Every time I have used Kotlin instead of Java I enjoyed it and did not regret it. But somehow I still meet some reservations regarding Kotlin with both managers and sometimes developers.

This Post will address your fears as a (Java) developer regarding the use of Kotlin and elaborate a bit on what Kotlin will gain you. There is a similar post on this blog addressing managers (German version here) which will probably also be good reading for you.

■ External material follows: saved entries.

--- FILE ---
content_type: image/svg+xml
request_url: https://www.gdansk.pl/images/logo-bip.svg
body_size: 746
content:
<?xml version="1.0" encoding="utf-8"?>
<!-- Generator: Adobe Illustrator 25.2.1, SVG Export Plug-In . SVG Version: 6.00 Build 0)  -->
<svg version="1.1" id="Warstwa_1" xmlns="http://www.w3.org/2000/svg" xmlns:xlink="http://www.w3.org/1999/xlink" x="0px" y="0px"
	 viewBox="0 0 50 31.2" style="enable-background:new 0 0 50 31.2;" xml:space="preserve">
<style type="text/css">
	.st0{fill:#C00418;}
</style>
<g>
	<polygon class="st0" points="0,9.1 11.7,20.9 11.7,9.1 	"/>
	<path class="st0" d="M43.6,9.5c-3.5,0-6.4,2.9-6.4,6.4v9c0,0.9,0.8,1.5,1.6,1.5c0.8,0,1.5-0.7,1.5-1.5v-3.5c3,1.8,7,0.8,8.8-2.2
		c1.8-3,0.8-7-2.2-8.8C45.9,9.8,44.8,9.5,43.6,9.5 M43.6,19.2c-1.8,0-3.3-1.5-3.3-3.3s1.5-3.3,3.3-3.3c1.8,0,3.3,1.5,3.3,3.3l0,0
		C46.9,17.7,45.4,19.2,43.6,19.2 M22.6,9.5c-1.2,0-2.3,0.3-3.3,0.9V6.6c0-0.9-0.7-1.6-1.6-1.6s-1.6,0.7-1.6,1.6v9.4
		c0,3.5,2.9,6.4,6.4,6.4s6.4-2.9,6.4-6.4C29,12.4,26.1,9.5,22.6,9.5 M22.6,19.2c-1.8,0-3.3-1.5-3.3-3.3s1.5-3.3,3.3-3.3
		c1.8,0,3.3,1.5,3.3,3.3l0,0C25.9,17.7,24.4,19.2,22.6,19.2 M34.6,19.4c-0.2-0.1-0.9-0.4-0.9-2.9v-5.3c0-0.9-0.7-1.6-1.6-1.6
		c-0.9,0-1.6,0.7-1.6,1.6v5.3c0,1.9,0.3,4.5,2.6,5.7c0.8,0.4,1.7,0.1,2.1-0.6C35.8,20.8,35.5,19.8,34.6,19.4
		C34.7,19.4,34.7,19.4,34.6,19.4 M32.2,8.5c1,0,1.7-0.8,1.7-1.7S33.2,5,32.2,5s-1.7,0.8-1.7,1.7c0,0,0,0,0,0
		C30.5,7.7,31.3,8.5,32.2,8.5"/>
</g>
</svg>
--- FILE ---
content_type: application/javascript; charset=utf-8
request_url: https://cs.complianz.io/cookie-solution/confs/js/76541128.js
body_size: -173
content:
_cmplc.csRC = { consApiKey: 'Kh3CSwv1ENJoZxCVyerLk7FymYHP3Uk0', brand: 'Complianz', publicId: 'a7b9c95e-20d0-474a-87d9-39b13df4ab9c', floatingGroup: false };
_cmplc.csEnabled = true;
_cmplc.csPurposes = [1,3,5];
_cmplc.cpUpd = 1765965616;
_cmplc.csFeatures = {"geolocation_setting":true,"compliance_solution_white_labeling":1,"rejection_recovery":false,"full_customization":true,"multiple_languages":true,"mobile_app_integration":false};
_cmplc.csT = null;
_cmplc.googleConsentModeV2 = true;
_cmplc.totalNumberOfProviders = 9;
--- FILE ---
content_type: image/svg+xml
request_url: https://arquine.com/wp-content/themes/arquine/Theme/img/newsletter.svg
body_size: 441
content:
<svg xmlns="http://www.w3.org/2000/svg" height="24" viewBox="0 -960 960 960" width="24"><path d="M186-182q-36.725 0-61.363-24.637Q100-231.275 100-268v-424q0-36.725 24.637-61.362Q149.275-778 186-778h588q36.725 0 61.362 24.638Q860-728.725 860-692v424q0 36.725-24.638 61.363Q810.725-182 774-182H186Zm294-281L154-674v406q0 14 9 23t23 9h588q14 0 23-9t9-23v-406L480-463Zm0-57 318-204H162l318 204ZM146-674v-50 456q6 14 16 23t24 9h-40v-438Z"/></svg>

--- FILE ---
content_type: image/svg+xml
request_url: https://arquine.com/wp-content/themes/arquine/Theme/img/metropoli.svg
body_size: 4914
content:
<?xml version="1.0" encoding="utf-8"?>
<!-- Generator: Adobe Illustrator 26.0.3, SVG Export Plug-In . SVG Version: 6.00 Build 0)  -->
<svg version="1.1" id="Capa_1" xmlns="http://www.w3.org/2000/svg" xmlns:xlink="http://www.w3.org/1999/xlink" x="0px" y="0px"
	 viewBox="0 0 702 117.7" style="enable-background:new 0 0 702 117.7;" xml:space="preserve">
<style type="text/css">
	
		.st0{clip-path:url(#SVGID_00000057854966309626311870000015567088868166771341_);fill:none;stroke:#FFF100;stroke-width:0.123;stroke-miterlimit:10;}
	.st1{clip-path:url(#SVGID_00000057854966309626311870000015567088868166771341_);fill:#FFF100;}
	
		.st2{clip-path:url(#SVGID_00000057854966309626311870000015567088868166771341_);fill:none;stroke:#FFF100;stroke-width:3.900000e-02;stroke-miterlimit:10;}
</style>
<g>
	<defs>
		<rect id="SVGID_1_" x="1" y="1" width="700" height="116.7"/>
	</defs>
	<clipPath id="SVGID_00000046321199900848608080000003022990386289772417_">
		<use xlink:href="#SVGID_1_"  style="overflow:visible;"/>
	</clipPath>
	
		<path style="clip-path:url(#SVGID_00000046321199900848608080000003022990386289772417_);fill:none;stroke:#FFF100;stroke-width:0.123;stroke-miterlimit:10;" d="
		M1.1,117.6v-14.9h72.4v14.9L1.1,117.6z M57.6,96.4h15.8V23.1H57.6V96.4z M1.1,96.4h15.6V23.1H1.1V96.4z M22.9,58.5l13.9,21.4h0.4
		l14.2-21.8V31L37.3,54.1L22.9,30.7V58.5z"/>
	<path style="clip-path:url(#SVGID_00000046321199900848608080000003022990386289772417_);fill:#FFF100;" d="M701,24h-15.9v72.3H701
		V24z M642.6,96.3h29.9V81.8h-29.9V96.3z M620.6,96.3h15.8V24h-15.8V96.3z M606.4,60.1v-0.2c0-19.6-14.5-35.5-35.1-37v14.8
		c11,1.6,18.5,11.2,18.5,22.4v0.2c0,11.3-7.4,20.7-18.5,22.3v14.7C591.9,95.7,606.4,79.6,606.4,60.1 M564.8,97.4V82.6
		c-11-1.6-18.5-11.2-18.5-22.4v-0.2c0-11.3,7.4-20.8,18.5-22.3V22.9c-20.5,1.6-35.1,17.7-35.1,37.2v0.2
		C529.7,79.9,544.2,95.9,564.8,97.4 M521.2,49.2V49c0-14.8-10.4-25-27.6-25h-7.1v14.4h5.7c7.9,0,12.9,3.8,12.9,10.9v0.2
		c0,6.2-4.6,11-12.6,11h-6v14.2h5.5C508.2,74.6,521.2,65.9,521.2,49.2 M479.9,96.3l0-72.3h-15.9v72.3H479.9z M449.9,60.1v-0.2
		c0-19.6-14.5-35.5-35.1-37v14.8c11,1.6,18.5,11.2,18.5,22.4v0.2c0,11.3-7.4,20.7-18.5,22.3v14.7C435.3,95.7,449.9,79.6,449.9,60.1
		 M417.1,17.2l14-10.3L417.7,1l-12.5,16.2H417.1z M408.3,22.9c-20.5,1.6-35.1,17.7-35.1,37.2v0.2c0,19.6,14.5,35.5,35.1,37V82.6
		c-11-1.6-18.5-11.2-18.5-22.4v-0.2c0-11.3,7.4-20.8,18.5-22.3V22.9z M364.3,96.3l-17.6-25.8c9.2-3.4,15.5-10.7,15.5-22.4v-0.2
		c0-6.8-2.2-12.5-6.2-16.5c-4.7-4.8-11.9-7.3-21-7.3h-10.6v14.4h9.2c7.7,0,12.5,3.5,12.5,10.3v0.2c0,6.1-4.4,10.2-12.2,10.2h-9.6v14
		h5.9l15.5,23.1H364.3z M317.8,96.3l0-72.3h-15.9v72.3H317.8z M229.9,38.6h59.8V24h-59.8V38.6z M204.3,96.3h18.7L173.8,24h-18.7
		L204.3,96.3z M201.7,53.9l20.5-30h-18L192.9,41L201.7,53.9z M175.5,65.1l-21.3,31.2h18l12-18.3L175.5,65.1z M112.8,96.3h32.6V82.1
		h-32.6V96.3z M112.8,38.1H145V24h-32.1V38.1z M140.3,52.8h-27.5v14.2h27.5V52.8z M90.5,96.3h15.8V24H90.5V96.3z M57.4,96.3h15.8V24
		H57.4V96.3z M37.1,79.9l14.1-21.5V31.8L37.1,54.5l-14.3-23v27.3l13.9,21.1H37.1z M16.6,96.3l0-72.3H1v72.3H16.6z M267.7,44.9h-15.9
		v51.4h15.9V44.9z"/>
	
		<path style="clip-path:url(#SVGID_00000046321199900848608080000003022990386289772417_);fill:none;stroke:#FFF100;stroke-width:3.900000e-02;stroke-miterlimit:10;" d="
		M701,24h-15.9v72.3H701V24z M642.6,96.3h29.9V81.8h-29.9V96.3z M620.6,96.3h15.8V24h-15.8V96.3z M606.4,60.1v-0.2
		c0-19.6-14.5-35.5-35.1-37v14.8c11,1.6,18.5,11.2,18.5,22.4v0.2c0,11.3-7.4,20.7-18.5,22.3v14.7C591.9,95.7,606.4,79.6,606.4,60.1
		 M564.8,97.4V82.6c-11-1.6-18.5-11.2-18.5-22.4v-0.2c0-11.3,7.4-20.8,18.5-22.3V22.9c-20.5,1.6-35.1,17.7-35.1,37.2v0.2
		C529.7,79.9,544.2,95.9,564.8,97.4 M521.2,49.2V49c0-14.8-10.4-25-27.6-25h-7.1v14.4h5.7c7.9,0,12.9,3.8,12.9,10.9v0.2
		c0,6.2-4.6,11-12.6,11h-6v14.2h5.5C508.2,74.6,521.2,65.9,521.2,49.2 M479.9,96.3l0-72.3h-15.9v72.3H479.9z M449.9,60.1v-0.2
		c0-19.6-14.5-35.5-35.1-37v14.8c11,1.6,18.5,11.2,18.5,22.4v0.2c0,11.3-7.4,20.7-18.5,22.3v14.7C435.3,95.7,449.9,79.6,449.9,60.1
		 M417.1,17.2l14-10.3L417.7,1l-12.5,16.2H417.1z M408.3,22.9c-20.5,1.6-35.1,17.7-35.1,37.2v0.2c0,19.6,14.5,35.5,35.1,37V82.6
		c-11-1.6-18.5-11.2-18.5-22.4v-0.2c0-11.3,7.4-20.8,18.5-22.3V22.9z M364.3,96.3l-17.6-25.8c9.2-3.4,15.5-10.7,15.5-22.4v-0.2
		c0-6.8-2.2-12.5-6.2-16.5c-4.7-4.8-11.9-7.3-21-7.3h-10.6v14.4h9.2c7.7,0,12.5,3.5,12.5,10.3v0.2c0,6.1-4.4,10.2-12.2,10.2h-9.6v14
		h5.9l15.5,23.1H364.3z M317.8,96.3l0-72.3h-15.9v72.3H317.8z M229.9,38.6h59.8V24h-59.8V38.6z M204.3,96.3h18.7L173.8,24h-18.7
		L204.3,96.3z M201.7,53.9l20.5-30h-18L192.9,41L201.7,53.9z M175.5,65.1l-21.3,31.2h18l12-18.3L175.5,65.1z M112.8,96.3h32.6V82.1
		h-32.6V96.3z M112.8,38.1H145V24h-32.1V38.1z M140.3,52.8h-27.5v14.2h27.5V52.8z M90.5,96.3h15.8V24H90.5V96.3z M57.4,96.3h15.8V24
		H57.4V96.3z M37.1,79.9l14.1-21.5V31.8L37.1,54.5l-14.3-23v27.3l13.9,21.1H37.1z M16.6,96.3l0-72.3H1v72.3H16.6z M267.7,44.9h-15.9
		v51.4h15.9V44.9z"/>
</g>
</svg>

  • It might be incompatible with framework X
    • Now I can’t fully take this fear away. But I have yet to encounter a major incompatibility for which there was no good workaround. For example Mockito does not play nicely with Kotlin (partly because ‘when’ is a keyword in Kotlin) but there is a very nice shim library for Kotlin mockito-kotlin that fully fixes the issues. All major Java frameworks are either very Kotlin friendly (such as Spring Boot) or Kotlin is able to adapt easily without issues (like Java EE).
  • I need my code analysis tools like FindBugs
    • There is detekt and also a plugin for SonarQube in addition to rules that, SonarQube provides its own rule set for Kotlin and last but not least IntelliJ IDEA probably has the best static code analysis out there. You will not miss out on anything.
  • I need my test coverage reports to work properly
    • There used to be problems with Jacoco and Kotlin’s generated code such as getters but those problems are long gone. This days it works just fine. The combination of Jacoco and SonarQube in half recent versions just works.
  • I can’t just rewrite my software in Kotlin
    • And you also don’t need to. Kotlin and Java can interact and coexist with each other easily – even in the same maven module (I’m sure the same is true for other build systems too). As far as I know IntelliJ IDEA contains both a lot of Java and a lot of Kotlin code.
  • It’s too much to learn Kotlin
    • If you know Java you are already able to read and understand Kotlin with only checking for specific concepts every now and then. Also Kotlin’s API is very often just based on standard Java APIs you already know. I personally spent about a day reading about Kotlin concepts, playing a bit with the language and learned the rest on the go. I probably would not have needed to spend that day. After about one or two weeks you should be at least as productive with Kotlin as you are with Java. Also a good way to start off with Kotlin is to write test code in Kotlin.
  • A new programming language. The documentation might be bad
    • Let me assure you, it is quite good. It also often links to language concepts where they are used and thus makes it very easy to learn the language on the go.


  • improved readability
    • Kotlin has less boilerplate code and a lot of self explaining syntactic sugar combined with a library of very intuitively usable functions. This makes Kotlin code generally more concise and easier to understand. Which again lowers the risk of bugs. One of the probably less expected examples of this is the option to have function names containing spaces. This way you can name tests with a proper sentence explaining what the test does.
  • null safety
    • While you can use nullable types in Kotlin they are not the default and the API makes only rarely use of it. Null safety in Kotlin is transferred into the type system and thus will be checked by the compiler. This probably all NullPointerExceptions that were your fault. When dealing with Java libraries null checks are mandantory and thus will be handled. This eliminates the bane of all Java programmers.
  • better defaults
    • Variables are final because we only rarely reassign then; classes are final because inheritance should be used with care; classes and functions are public because we usually want to use them from the outside and who uses package private often anyway?
  • functions are first class citizens
    • You can finally get rid of all those useless *Utility and *Helpers classes with only static methods. Also the Kotlin API is much more friendly for functional programming styles while not restricting you to such a programming style. You can use classes when appropriate and functions when appropriate – no emulation of either necessary.
  • extension functions for good code structure and readability
    • Extension functions look like you are adding public functions you don’t own. But you really don’t. Because you have to import them the code will be properly decoupled but from the reader’s perspective you can still have very intuitively readable code. For example you could extend your entity with a toDto() function. This function is not located in the entities package/module but within your conversion logic and in the end you can still use Tell Don’t Ask.
  • less boilerplate code
    • Now some other gains described here work in this direction (like better defaults). But this is not limited to those. In general Kotlin takes away so much boiler plate code. It is designed very well for major use cases. For example data classes readily provide equals, hashCode, toString and copy functions. No need for Lombok, IDE generated versions of those which don’t age well or even hand written versions. Less boilerplate code -> fewer bugs in boilerplate code -> fewer bugs.


Do not fear Kotlin there will also be many worthy gains. I definitely recommend Kotlin over Java.